== TO DO ==
In the passage on the Burbank airport terminal, which firm designed the original terminal finished in 1930?

== SOURCE PASSAGE ==
# # # #

The big engineering win is safety. By repositioning the terminal farther from the runways, the airport is finally meeting updated FAA setback requirements that the old layout couldn’t touch. That’s a non-negotiable, and kudos to the Authority for making it happen. But then you look at the gate configuration, and the design team chose to keep several gates with open-air boarding—essentially, tarmac walks—rather than installing jet bridges across the board. On one hand, that preserves the quick-turn, low-frills ethos that makes Burbank popular with budget carriers and locals who hate walking through sterile tunnels. On the other hand, you’re spending $1.3 billion and still making passengers walk outside in the rain or heat, which feels like a missed opportunity for a "world-class" terminal.
I’ve studied a lot of mid-sized airport redevelopments, and this one is a textbook case of trade-offs. The project includes connectivity upgrades to the regional transit network, which is smart—Burbank’s train station is right there, and better integration could pull pressure off LAX. But the decision to keep outdoor boarding suggests the Authority is betting that Burbank’s core identity—"stress-free," quick, convenient—is worth more than the perceived prestige of all jet bridges. More than 300 community leaders attended the groundbreaking in November 2025, which tells you this isn’t just an airport project; it’s a civic statement. That said, I can’t help but wonder if in ten years, travelers will remember the open-air walks as charming or as a cut corner.
So here’s my take: Elevate BUR is an ambitious, long-overdue upgrade that finally addresses the safety and capacity issues that have been simmering for decades. The $1.3 billion price tag is justified by the sheer scope—airfield improvements, a new terminal, a parking structure, and transit links. But the design decisions around passenger boarding reveal a deliberate choice to keep Burbank from becoming another generic airport. Whether that’s a feature or a bug depends on what you value. If you're a frequent flyer who hates delays and loves being home in 20 minutes, you’ll probably forgive the tarmac walk. If you’re hoping for a seamless, climate-controlled experience from curb to plane, you might feel a little shortchanged. Either way, October 13, 2026 is going to be a watershed moment for aviation in Southern California—and I’ll be there with my notebook, watching how it all actually works in practice.
Replacing the Historic 1930s Facility

You know that moment when you walk into an old airport and you can practically feel the ghosts of travelers from the 1930s? That’s the weird tension at Burbank. The original terminal, finished in 1930 and designed by Shreve, Lamb & Harmon—yes, the same firm that gave us the Empire State Building—was one of the first purpose-built commercial airline terminals in the U.S. It’s legitimately historic. But here’s the thing: historic doesn’t mean functional by modern standards. That building was never designed for jet bridges, TSA screening lines, or the sheer passenger volume we see today. So when the Authority decided to replace it instead of renovating, that wasn’t a casual choice. It was a hard calculation about what you can actually retrofit into a 90-year-old structure.

# # # #

Source records
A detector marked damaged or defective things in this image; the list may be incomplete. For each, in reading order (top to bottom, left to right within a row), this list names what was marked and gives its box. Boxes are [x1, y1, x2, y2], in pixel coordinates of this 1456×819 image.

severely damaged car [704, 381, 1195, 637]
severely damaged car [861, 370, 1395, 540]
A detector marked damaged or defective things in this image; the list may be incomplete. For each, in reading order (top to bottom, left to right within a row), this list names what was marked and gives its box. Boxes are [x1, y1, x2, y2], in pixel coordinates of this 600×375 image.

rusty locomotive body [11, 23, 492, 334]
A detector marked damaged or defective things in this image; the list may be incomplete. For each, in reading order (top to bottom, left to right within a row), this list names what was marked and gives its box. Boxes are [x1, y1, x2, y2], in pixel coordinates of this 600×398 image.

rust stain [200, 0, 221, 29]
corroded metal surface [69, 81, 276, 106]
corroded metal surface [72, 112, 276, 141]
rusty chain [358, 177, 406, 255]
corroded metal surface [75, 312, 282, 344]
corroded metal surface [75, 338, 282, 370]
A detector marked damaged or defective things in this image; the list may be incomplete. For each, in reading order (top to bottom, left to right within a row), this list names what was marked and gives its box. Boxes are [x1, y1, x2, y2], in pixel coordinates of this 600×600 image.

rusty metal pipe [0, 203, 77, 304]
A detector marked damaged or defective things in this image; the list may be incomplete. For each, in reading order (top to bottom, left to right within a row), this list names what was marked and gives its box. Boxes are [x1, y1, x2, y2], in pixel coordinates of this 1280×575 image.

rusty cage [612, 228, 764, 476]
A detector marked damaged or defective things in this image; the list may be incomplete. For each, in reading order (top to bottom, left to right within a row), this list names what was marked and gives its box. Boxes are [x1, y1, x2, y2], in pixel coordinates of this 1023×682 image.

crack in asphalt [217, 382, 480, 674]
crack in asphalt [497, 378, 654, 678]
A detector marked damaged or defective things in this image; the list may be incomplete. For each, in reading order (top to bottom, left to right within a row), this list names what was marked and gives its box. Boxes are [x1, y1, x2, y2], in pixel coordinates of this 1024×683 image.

# # # #

== SOLUTION FOR THIS PROBLEM ==
Shreve, Lamb & Harmon designed it.